Ora nessuno sa quanti siano. Il gruppo armato più importante nella Valle rimane l’Hizbul Mujahideen, forte di un migliaio di combattenti, per l’85% kashmiri.
Gli altri sarebbero essenzialmente suddivisi in quattro gruppi filo-pakistani: il Lashkar-i-Taiaba, responsabile di una serie di operazioni suicide lanciate nell’ultimo anno; il Jaish-e-Mohammed, ritenuto vicino all’organizzazione Al Qaeda; infine l’Harakat-ul Ansar e Al Badar.
Alcune fazioni hanno negli ultimi tempi deposto le armi cercando una soluzione politica al conflitto, pronti a riprendere la jihad nel caso il dialogo con Delhi fallisca.
Sui muri della sede del Fronte di Liberazione del Jammu e Kashmir, campeggiano i ritratti dei loro martiri. Chiedo a Tahir Ahmad Mir, uno dei leader della resistenza, quali siano le prospettive della loro lotta armata e politica.
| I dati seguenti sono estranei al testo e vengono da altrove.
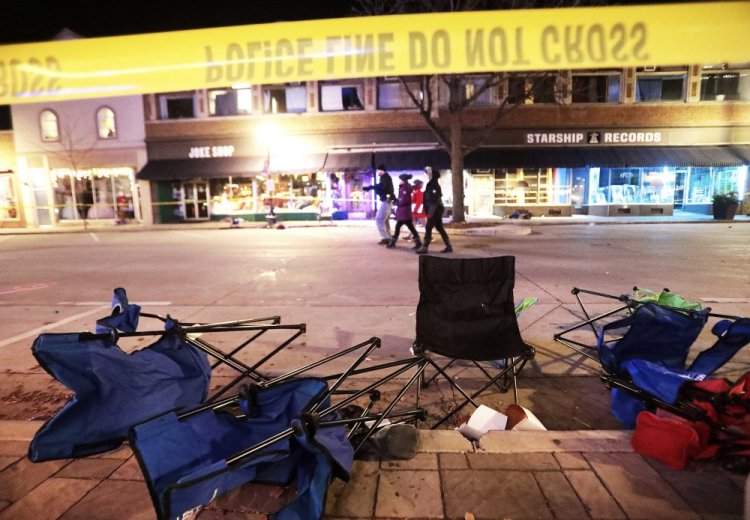 Toppled chairs line West Main Street in downtown Waukesha, Wis., after an SUV ran into a parade of Christmas marchers Sunday. 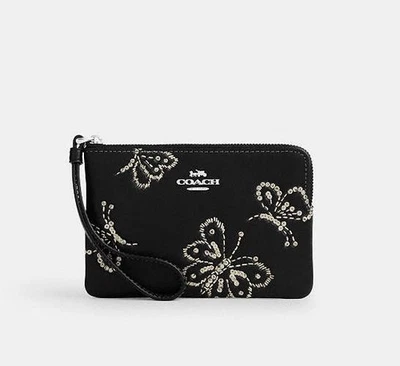 Muñequera Coach Corner con cremallera con estampado de mariposa brillante CCJ72 Foto 1 de 4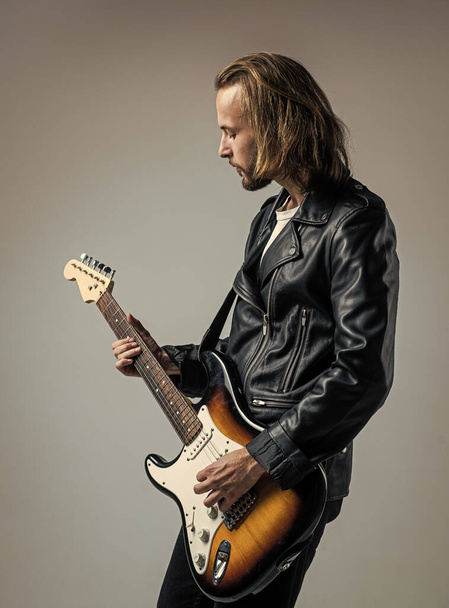 hard rock. rock music style. musician guitar player. masterfully playing music. stylish crazy man. string musical instrument. bearded rocker in leather jacket. man long hair play electric guitar. - Foto, Bild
“Lottiamo per la libertà e per migliori condizioni di vita. Per il rispetto dei diritti umani” dice. “Abbiamo avuto 100.000 morti e 5.000 donne violentate, ma voi in Occidente non sapete niente di questa guerra. Dobbiamo internazionalizzare la crisi. Il Kashmir è un vulcano. India e Pakistan possono firmare qualsiasi accordo, ma finchè non avremo l’indipendenza, tra queste montagne non ci sarà pace”.